ArrowPoint, a start-up that builds equipment that speeds delivery of Web content over the Internet, held a public offering March 31 that gave the company a market value of about $1 billion based on its opening stock price.
Then last Friday, networking giant Cisco Systems acquired the start-up for about $5.7 billion in stock, based on Cisco's stock price at the time of the deal. That essentially increased ArrowPoint's value sixfold in just six weeks. Cisco shares have since dropped.
"We would have been comfortable staying independent," ArrowPoint president Louis Volpe said at the Networld+Interop conference. "But with what they were offering, it became a no brainer."
Cisco was in desperate need of ArrowPoint's Web switches, equipment used by e-commerce Web sites and Internet service providers to manage Net traffic. The market is expected to grow from $260 million in 1999 to $828 million by 2002, according to a study by Internet Research Group.
As is the story with many new markets, start-ups--such as ArrowPoint, Alteon Websystems and F5 Network in this case--pave the way. Once it's developed, established firms find the opportunities in that market too lucrative to ignore. They either develop the new technology in-house, partner with existing companies or acquire the start-ups in the market.
Extreme Networks, 3Com and Cabletron Systems have so far chosen to partner with F5. Cisco, which had its own antiquated but popular Local Director device, chose to beef up its Web traffic management capabilities by acquiring ArrowPoint.

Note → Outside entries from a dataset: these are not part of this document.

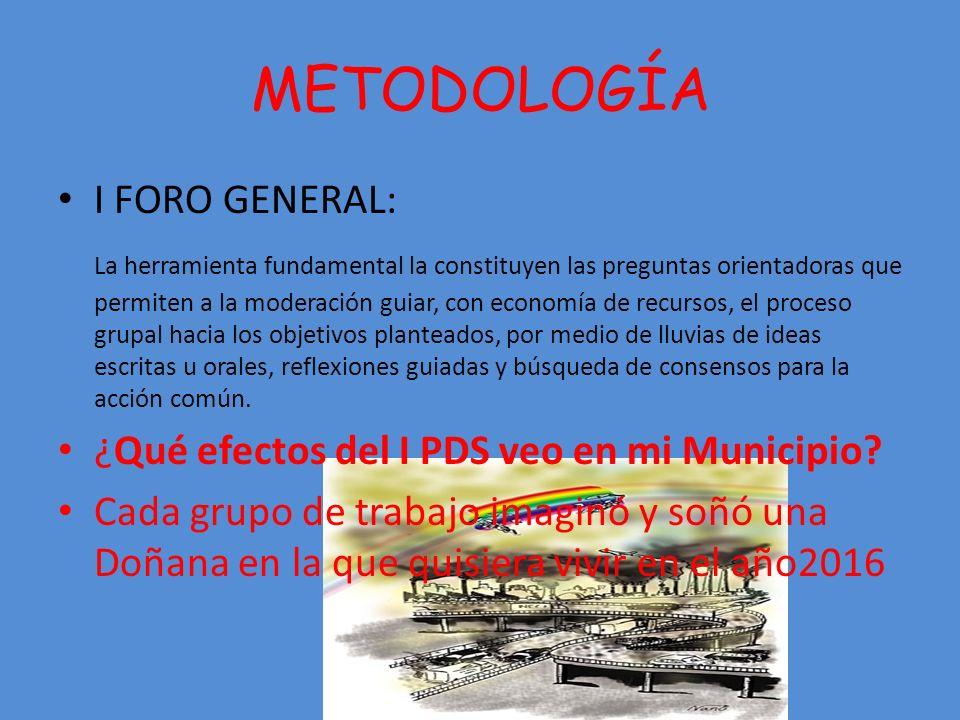 METODOLOGÍA I FORO GENERAL: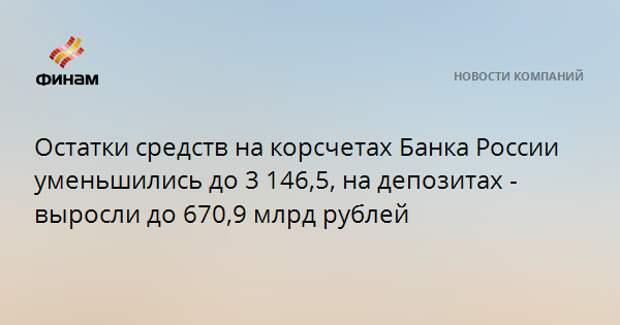 Остатки средств на корсчетах Банка России уменьшились до 3 146,5, на депозитах - выросли до 670,9 млрд рублей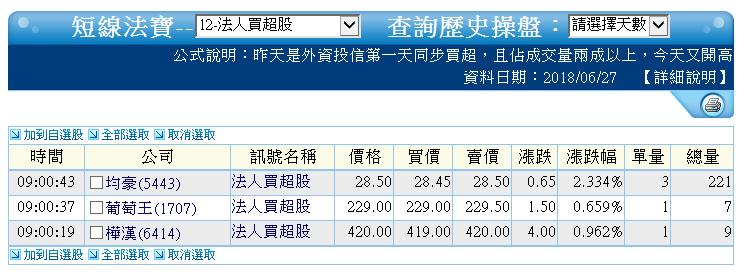 0627-資金流向【被動元件指標】-XQ選股-個股產業地位_04
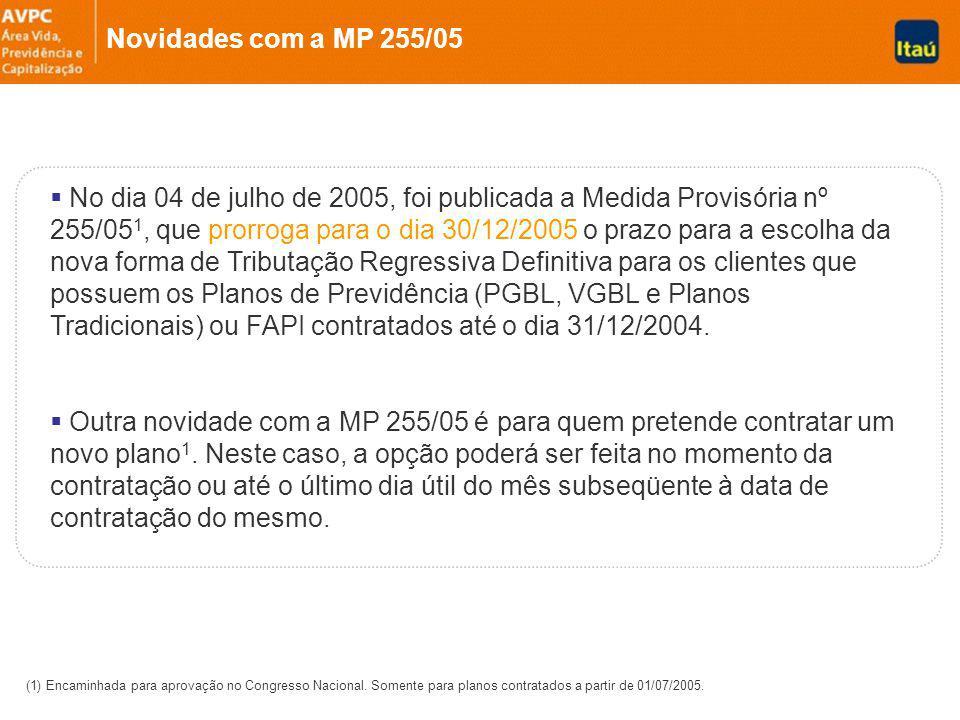 No dia 04 de julho de 2005, foi publicada a Medida Provisória nº 255/05 1, que prorroga para o dia 30/12/2005 o prazo para a escolha da nova forma de Tributação Regressiva Definitiva para os clientes que possuem os Planos de Previdência (PGBL, VGBL e Planos Tradicionais) ou FAPI contratados até o dia 31/12/2004.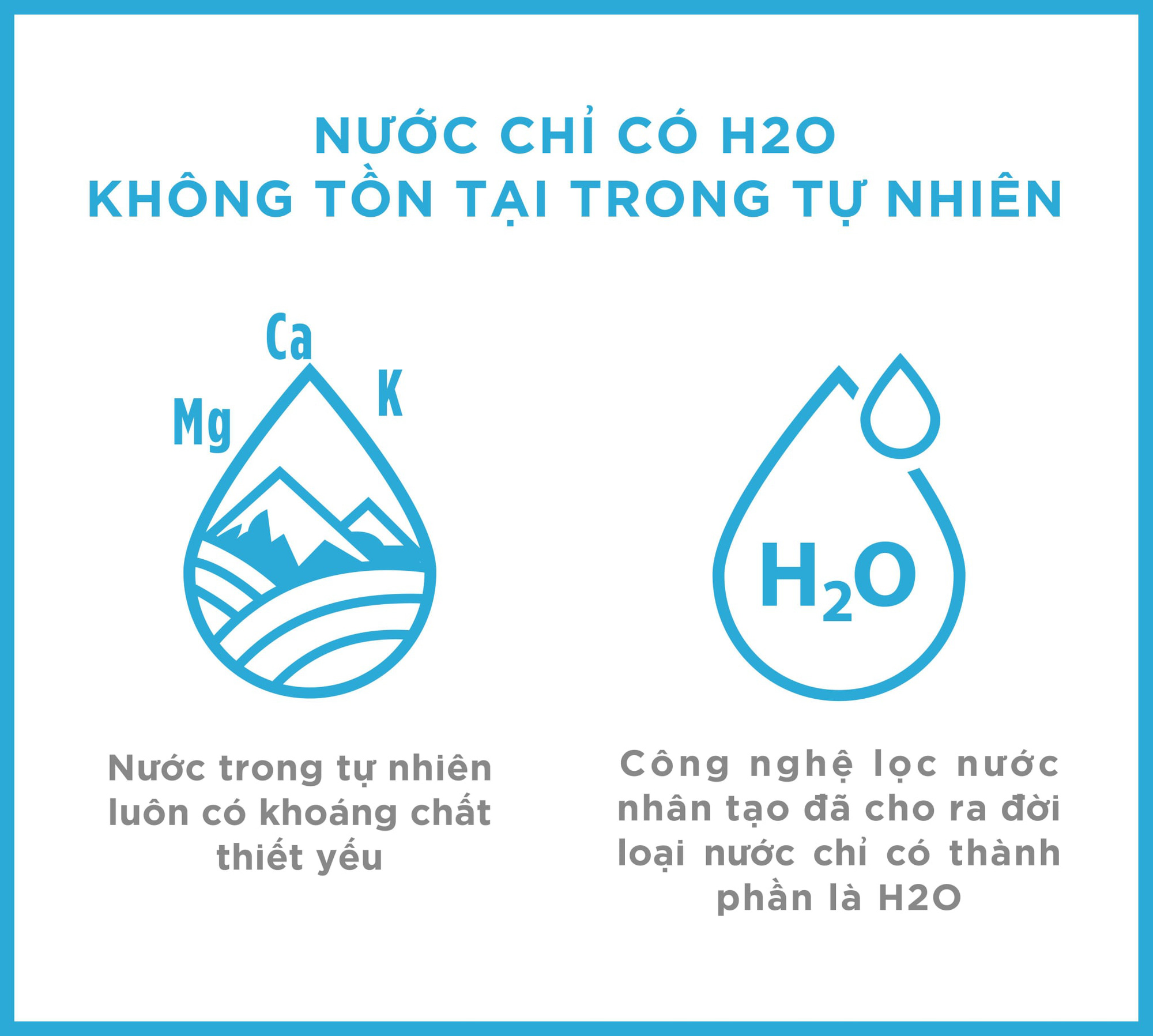 Bất ngờ với những khác biệt giữa nước khoáng thiên nhiên và nước tinh khiết - Ảnh 1.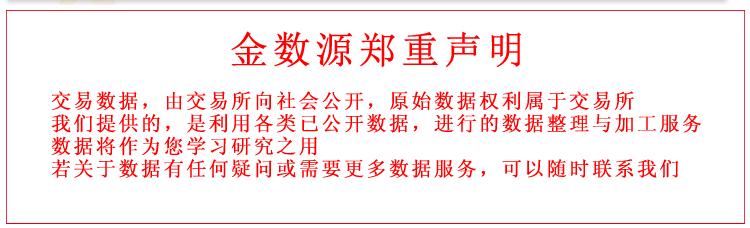 湖南企划平台股票期货期权tick分笔逐笔level2数据_金数源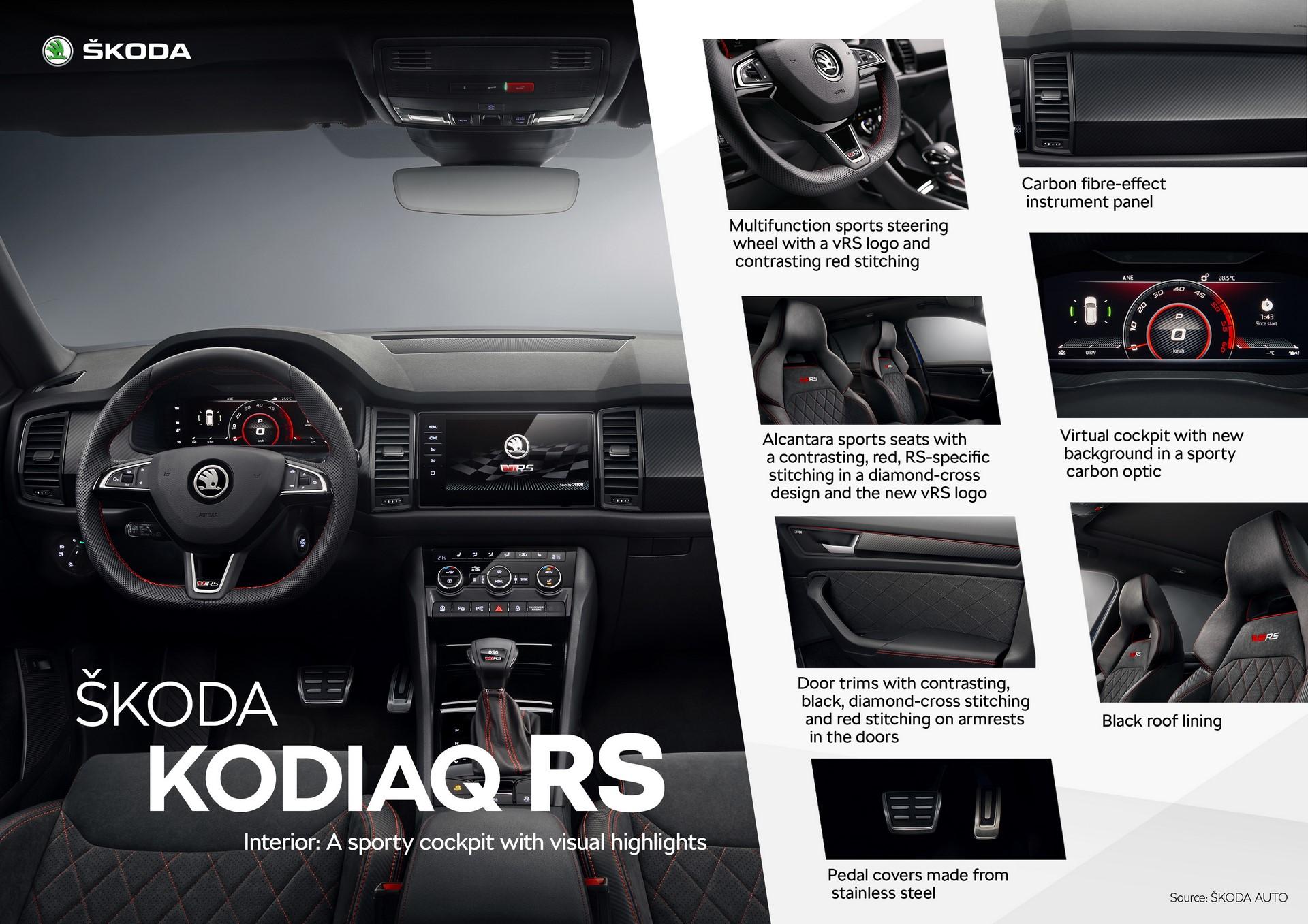 Skoda Kodiaq RS (8)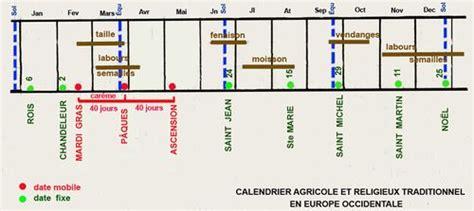 Calendrier Agricole Le Calendrier Agricole Et Religieux Traditionnel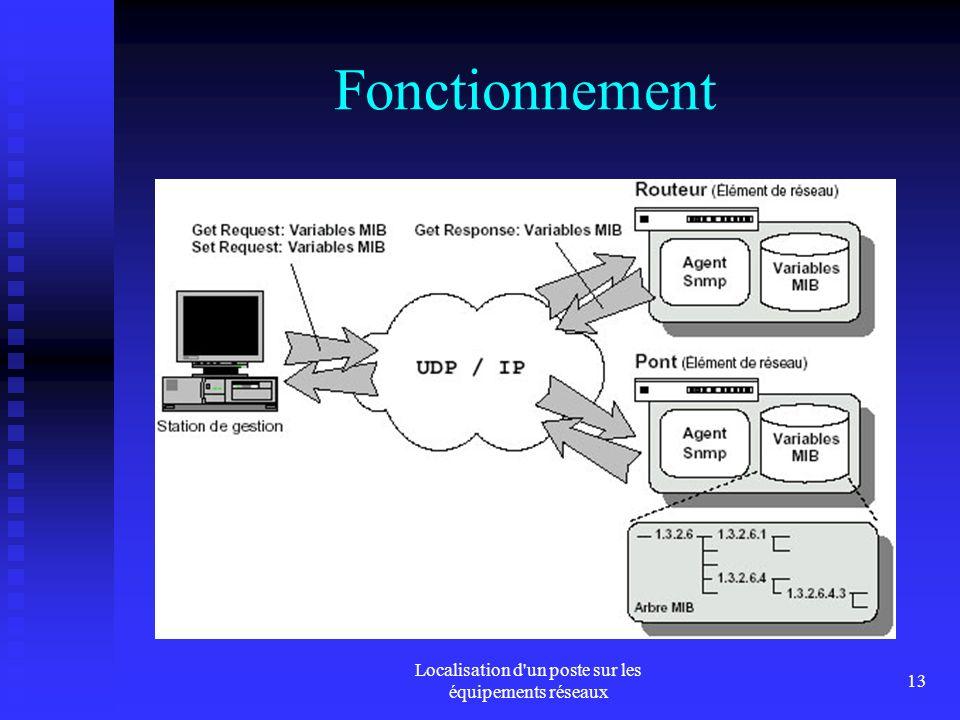 Localisation d un poste sur les équipements réseaux 13 Fonctionnement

Cisco was courting ArrowPoint a week before the public offering, but company executives wanted to see the offering go through, Volpe said. So after the three-year-old start-up became public, Cisco came calling.
"This market space is growing fast and will become a major market. And we felt if there is going to be consolidation, you want to be the first acquired, and you want to be able to select your partner," Volpe said. "This ensures our technology will become dominant."
ArrowPoint's rivals Alteon and F5 Networks--now potential acquisition candidates--say they are undeterred by Cisco's latest move, but they admit they face a tougher foe in Cisco.
"It's good news because it validates the market. But it's a challenge now, we can't deny it," said Alteon spokesman David Callisch.
Steve Goldman, an F5 senior vice president, said smaller firms can compete against Cisco. He cited the security software market as an example. Cisco acquired companies to enter the firewall security software market, but Check Point Technologies has been able to hold its own and compete, he said.
Companies such as Nortel Networks, Ericsson, Siemens and Alcatel are potential suitors for the remaining Web switching firms. While executives from the independent Web switch companies say they're not interested in shopping themselves, they admit the ArrowPoint acquisition raises their value.
"It's like when a neighbor sells a home with a big price, it drives up the value of your home," said F5's Goldman.
Since going public, ArrowPoint's shares have been on a roller-coaster ride, reaching $140 on its first day of trading before plummeting to $59.50 just two weeks later. The company's shares have been rebounding the last few weeks, jumping back toward its original level.
The day before being acquired, ArrowPoint's stock jumped 27 percent after an analyst said revenue would quintuple this year and more than double in 2001.
Alarmed by the share price increase, the Securities Exchange Commission is currently investigating possible insider trading.
Volpe said ArrowPoint believed it could succeed in the market as an independent company but said the chance to sell to Cisco was too good to pass up.
"Combining with Cisco was the right move now for the company," he said. "The risks associated with being a smaller company with new technology basically goes away. We will become the No. 1 market share leader."